Print Friendly, PDF & Email

In this video from the EuroMPI’19, Mathieu Luisier presents: Massively Parallel Computer Aided Design of Nano-Transistors: When Physics Lets You Down.

Moore’s scaling law is slowly coming to an end because of the difficulties to further decrease the dimensions of transistors, the active components of all integrated circuits, and because scaling does not provide as much performance benefit as before. In particular, managing heat dissipation at the nanometer scale has become one of the most critical challenges that the semiconductor industry is currently facing. In this context, physics-based computer aided design (CAD) tools have proved their usefulness at supporting experimental activities and at mitigating serious conceptual flaws. Nowadays, atomistic quantum mechanical simulators are needed for that purpose. They rely on the iterative solution of complex non-linear systems of equations, taking advantage of parallel programming models and modern HPC infrastructures. These are the keys to investigate always larger transistor structures with a continuously improving accuracy. In this talk, the capabilities of a state-of-the-art quantum mechanical device simulator will be briefly reviewed, insisting on the developed multi-level parallelization scheme and highlighting the fact that physics can lead to wrong assumptions regarding the best-suited distribution of the workload. This problem will be addressed through a data-centric transformation of the code.

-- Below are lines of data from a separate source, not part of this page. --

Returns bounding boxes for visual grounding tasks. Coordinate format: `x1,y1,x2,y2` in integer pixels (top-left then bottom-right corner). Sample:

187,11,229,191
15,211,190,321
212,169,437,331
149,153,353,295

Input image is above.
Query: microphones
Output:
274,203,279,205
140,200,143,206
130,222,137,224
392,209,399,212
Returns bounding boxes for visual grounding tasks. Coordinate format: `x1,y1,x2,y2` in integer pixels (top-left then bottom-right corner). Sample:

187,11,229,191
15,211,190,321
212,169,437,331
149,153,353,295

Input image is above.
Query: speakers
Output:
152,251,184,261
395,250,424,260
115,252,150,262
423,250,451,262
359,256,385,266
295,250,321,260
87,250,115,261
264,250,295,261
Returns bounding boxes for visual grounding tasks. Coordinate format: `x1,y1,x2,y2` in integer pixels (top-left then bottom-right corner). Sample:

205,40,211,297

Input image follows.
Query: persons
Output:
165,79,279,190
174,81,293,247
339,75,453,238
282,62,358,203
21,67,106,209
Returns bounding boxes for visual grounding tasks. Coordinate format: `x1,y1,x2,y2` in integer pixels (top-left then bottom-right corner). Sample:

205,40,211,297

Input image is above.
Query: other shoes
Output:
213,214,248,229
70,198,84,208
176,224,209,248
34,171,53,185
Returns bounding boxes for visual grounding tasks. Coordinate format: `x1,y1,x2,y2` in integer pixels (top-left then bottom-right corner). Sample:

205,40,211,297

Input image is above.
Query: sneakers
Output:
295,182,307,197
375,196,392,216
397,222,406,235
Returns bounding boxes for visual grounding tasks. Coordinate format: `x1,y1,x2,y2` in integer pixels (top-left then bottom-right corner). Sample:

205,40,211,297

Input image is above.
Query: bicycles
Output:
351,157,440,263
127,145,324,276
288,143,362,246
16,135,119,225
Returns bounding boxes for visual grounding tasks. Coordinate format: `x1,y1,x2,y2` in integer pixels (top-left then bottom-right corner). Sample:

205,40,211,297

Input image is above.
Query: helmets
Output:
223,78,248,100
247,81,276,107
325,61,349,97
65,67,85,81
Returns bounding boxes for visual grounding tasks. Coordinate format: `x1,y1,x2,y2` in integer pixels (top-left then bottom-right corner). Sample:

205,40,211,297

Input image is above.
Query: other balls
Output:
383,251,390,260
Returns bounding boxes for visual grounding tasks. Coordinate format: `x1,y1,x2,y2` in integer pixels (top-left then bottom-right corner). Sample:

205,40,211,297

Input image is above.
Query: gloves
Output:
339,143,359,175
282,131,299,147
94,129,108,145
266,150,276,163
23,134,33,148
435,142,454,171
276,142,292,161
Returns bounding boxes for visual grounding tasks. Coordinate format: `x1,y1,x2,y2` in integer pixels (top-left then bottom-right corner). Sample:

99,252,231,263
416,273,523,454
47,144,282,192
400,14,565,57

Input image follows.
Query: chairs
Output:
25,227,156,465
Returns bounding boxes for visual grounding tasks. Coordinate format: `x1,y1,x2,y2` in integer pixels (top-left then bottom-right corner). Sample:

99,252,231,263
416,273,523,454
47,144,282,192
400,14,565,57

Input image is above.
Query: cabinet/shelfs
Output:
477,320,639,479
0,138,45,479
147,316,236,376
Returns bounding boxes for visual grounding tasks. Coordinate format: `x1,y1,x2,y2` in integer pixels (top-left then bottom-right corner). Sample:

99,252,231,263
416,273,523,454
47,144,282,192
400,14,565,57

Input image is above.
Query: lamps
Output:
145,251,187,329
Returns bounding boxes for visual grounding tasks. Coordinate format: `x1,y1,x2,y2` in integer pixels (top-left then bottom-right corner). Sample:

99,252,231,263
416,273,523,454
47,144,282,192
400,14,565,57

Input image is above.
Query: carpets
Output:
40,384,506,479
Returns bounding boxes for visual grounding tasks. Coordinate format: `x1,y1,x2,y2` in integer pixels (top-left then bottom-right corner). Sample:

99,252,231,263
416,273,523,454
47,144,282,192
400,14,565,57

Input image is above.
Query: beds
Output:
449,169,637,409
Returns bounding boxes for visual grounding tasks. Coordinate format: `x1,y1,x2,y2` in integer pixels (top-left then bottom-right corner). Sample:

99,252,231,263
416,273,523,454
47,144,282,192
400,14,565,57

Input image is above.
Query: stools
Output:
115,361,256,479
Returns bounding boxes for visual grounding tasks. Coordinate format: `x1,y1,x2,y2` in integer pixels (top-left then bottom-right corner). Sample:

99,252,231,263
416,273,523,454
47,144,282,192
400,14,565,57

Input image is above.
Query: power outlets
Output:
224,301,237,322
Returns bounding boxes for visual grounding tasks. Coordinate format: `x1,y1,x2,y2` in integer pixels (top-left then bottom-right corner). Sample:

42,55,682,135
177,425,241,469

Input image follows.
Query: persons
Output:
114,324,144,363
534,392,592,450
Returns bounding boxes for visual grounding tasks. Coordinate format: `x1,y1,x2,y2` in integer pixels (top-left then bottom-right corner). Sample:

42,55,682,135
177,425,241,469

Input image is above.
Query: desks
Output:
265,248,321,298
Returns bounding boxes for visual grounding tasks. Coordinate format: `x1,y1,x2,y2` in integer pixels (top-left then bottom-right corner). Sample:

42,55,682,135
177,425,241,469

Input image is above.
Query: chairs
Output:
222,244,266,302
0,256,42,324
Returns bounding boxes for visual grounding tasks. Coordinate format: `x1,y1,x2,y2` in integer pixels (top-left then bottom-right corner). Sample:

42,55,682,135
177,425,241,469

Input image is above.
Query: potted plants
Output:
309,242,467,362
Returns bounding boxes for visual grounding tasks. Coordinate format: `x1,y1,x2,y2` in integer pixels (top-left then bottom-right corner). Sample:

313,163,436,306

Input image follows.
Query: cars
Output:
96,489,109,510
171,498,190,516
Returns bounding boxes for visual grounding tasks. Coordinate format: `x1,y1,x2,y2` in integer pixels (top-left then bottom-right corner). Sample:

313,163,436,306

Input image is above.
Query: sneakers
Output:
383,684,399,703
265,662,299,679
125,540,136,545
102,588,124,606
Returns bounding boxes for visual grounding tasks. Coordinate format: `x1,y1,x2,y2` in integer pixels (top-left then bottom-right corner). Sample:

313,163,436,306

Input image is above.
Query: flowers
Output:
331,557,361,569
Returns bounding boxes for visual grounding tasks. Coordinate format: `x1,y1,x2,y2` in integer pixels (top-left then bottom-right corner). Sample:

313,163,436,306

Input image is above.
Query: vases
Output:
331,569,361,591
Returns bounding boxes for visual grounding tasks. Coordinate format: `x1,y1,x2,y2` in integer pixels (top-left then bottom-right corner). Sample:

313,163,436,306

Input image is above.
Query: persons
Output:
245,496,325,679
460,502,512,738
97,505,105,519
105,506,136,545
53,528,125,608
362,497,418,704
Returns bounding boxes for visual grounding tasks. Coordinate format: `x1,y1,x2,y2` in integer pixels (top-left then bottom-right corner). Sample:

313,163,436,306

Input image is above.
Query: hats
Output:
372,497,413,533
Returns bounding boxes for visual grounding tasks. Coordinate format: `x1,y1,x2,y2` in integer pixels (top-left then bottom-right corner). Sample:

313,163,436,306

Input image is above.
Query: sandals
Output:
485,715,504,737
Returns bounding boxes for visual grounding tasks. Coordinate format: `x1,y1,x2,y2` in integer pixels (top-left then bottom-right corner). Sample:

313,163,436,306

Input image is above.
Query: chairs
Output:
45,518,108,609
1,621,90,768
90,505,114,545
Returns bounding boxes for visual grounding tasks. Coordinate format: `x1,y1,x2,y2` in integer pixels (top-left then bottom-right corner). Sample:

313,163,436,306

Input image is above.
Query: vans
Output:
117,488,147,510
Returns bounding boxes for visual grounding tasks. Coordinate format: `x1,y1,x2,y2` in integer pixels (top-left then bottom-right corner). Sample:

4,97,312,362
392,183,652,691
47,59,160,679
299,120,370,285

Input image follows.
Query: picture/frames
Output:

Mathieu Luisier is Associate Professor of Computational Nanoelectronics at ETH Zurich, Switzerland. He received a degree in electrical engineering and a PhD in 2003 and 2007, respectively, both from ETH Zurich. After a one year post-doc at the same institution, he joined in 2008 the Network for Computational Nanotechnology at Purdue University, USA, as a research assistant professor. In 2011 he returned to ETH Zurich to become assistant professor. His current research interests focus on the modeling of nanoscale devices and on the development of advanced simulation tools. He won an honorable mention at the ACM Gordon Bell Prize for High Performance Computing in 2011. In 2013, he received a Starting Grant from the European Research Council (ERC).